Part III – Speech Recognition

Speech recognition, the ability of a computer to understand human speech, started about 3 0 years ago and initially only had the ability to recognize the digits 0 through 9 and “yes” or “no”. Since this preceded  the wide spread use of touch tone phones, this early speech recognition technology allowed callers with rotary dial phones to access database information via IVRs by speaking rather than using touch tone input.

AS computer processors and memory became faster and cheaper along with the advancement in speech technology, computers gained the ability to recognize larger and larger vocabularies with increased accuracy. Three companies emerged, with each using a technology originally developed by Stanford, MIT, or universities. The technology today can understand complete thoughts such as ordering airline tickets by saying “I want to fly from Boston to San Francisco on November 22nd in the afternoon”

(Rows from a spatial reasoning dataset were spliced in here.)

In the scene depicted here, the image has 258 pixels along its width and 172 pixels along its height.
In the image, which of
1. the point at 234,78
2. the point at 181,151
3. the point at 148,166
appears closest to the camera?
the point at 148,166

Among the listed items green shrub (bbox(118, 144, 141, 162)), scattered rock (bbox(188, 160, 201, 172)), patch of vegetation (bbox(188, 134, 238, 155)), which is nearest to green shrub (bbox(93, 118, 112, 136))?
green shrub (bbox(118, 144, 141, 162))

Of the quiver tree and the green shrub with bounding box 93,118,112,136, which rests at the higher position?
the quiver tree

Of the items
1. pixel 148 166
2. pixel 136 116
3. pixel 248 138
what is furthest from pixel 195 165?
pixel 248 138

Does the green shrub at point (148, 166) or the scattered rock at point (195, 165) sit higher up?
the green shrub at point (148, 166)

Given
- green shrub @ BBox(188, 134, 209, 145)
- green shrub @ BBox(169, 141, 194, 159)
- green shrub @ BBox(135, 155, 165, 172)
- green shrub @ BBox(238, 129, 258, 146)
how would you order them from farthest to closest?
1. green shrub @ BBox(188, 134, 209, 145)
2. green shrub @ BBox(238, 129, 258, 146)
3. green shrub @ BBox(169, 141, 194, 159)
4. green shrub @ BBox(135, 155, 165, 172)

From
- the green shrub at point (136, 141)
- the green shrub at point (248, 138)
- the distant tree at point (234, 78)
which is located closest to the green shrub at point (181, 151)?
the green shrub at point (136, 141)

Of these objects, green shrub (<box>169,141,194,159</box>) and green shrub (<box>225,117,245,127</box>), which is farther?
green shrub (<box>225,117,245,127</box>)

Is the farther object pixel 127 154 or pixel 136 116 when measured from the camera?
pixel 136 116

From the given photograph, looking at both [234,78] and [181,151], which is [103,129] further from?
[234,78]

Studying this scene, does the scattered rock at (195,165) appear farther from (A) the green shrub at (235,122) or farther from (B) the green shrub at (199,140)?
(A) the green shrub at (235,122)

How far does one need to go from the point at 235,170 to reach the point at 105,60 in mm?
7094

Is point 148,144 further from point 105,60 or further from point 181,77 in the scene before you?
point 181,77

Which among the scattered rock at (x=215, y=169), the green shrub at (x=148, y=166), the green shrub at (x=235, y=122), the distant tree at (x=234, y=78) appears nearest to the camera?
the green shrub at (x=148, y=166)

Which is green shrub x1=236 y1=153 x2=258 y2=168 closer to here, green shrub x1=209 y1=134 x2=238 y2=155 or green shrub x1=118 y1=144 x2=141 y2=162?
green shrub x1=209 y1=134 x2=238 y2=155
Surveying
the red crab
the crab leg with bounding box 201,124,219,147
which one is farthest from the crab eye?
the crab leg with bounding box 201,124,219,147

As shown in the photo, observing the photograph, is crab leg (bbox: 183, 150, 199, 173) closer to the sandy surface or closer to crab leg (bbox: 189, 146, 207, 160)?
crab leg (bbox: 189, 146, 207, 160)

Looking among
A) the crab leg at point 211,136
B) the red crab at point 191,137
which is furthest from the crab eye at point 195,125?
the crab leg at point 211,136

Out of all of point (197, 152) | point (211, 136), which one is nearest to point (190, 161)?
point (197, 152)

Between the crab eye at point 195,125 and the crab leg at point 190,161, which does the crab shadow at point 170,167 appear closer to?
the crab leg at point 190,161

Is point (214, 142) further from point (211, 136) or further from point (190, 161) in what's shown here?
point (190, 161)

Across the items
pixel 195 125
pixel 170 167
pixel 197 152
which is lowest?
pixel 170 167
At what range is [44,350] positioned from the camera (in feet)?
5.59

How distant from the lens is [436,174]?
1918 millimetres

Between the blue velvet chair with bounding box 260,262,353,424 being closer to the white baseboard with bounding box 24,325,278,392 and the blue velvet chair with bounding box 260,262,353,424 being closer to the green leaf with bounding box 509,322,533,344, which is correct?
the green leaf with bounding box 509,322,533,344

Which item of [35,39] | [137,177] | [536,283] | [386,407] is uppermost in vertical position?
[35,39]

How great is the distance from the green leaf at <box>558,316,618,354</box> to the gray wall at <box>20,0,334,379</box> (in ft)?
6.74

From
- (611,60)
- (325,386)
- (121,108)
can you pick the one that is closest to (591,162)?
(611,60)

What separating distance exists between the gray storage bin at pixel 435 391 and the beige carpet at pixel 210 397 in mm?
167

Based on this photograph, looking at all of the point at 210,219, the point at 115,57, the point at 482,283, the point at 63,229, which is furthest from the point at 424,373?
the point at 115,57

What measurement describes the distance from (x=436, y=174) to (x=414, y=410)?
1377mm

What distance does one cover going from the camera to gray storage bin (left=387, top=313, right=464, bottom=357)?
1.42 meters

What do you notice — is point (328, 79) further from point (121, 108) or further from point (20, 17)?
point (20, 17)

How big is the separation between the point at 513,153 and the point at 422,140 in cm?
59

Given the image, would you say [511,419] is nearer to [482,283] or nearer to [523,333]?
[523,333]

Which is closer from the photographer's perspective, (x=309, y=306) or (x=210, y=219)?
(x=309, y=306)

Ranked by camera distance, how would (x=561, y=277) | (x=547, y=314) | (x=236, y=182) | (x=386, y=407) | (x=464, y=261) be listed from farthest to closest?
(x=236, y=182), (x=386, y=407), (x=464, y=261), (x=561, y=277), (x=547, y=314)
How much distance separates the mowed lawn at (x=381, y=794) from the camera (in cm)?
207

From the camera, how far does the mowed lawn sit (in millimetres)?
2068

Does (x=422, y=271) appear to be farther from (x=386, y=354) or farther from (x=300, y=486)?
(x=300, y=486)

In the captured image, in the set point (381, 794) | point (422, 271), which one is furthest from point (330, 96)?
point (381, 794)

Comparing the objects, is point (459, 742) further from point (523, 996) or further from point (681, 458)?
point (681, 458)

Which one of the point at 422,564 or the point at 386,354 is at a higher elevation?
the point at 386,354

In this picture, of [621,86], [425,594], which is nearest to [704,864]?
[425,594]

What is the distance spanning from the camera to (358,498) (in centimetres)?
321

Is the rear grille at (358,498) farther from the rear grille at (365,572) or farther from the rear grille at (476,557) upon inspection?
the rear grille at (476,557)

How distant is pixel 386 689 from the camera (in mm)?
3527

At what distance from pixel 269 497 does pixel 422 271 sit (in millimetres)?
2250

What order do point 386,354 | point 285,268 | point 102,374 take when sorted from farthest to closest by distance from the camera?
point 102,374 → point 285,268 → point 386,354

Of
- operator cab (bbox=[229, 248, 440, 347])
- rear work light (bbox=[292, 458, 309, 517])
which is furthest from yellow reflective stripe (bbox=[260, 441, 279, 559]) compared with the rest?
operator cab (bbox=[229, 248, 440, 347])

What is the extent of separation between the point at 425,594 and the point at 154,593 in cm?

Another enabling technology is text to speech (TTS), which allows computers to read text and respond spoken speech. In early implementations of TTS, the spoken speech was very computer sounding, known as speech synthesis. Again, with the increases in computer processing, the spoken speech today is called concatenated speech, which consists of combining human recorded phonemes and combining them to form words. Phonemes are the smallest elements of human speech. English has 40 phonemes.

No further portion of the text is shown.